* **WHAT YOU SHOULD DO**: Look through the records below for the line with "STVV houdt droom". Return that line and each one after it up to and including the line with "Las Vegas Strip Rectangle Magnet", exactly.

* **EXCERPTED RECORDS**:

↓↓↓

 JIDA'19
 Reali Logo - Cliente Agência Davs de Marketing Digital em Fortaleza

↑↑↑
↓↓↓

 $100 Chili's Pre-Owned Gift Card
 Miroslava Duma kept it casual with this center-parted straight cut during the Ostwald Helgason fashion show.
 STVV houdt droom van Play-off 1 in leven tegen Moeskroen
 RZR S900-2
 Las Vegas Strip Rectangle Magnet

↑↑↑

* **EXERCISE OUTPUT**:
 STVV houdt droom van Play-off 1 in leven tegen Moeskroen
 RZR S900-2
 Las Vegas Strip Rectangle Magnet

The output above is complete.